A literature search of the PubMed database was conducted last in December 2021 and a post-assessment search was conducted in March 2023. The searches were limited to articles published in English and no date restrictions were imposed. The combined searches yielded 739 citations; 53 articles were selected for inclusion because the studies (1) evaluated periocular corticosteroid injection, intraocular corticosteroid injection or implant, suprachoroidal corticosteroid injection, or a combination thereof for uveitic macular edema; (2) had outcomes that included visual acuity (VA) or macular edema assessed clinically or imaged by OCT or fluorescein angiography; and (3) included more than 20 patients.
This assessment reviewed 23 articles that provided level I or level II evidence from 18 studies on the use of periocular, suprachoroidal, and intravitreal triamcinolone acetonide injections and intravitreal dexamethasone and fluocinolone acetonide implants or inserts in noninfectious uveitic macular edema.

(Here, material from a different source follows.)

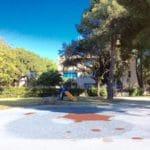 02 Parco Cotta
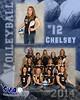 #12 Chelsey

These reports consistently demonstrated that all investigated periocular and intraocular corticosteroid therapies improved VA, macular structure, or both. One comparative study showed that intravitreal triamcinolone acetonide injection and the dexamethasone intravitreal implant had effectiveness superior to that of periocular triamcinolone acetonide injection for these outcomes. As a group, the studies highlighted the potential for these therapies to elevate intraocular pressure and to accelerate cataract formation.
The published literature provides high-quality evidence that periocular and intraocular corticosteroid therapies are effective and safe for the treatment of noninfectious uveitic macular edema. However, information on the relative effectiveness and complication rates across the different therapies is limited.

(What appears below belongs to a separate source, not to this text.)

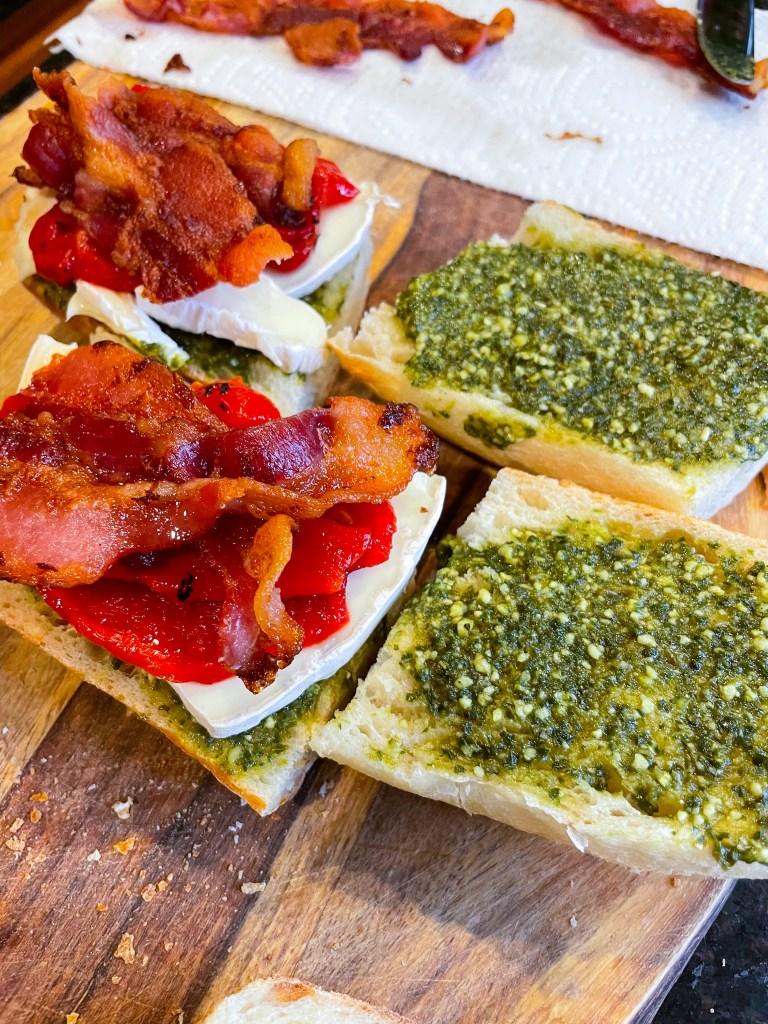 Pesto Picnic Sandwich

FINANCIAL DISCLOSURE(S): Proprietary or commercial disclosure may be found in the Footnotes and Disclosures at the end of this article.
回顾眼周和眼内皮质类固醇疗法治疗非感染性葡萄膜炎性黄斑水肿的有效性和并发症的证据。

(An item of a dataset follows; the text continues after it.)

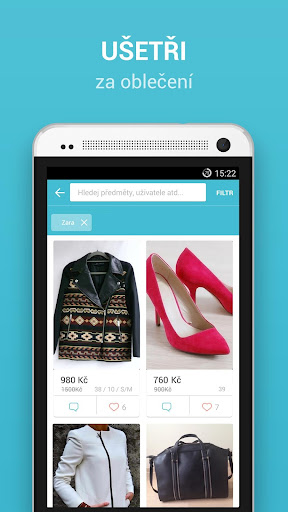 vinted-cz for android screenshot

2021年12月最后一次对PubMed数据库进行文献检索,并于2023年3月进行了事后评估检索。检索仅限于以英文发表的文章,且没有日期限制。综合检索产生了739条引用;53篇文章被选入,因为这些研究(1)评估了眼周皮质类固醇注射、眼内皮质类固醇注射或植入、脉络膜上腔皮质类固醇注射或它们的组合用于葡萄膜炎性黄斑水肿;(2)其结果包括通过临床评估或经光学相干断层扫描(OCT)或荧光素血管造影成像评估的视力(VA)或黄斑水肿;(3)纳入了超过20名患者。
本评估回顾了23篇文章,这些文章提供了来自18项研究的I级或II级证据,这些研究涉及使用眼周、脉络膜上腔和玻璃体内曲安奈德注射以及玻璃体内地塞米松和氟轻松醋酸酯植入物或插入物治疗非感染性葡萄膜炎性黄斑水肿。这些报告一致表明,所有研究的眼周和眼内皮质类固醇疗法均改善了视力、黄斑结构或两者。一项比较研究表明,对于这些结果,玻璃体内曲安奈德注射和地塞米松玻璃体内植入物的有效性优于眼周曲安奈德注射。总体而言,这些研究强调了这些疗法升高眼压和加速白内障形成的可能性。
已发表的文献提供了高质量的证据,表明眼周和眼内皮质类固醇疗法治疗非感染性葡萄膜炎性黄斑水肿是有效且安全的。然而,关于不同疗法的相对有效性和并发症发生率的信息有限。
在本文末尾的脚注和披露中可能会发现专有或商业披露信息。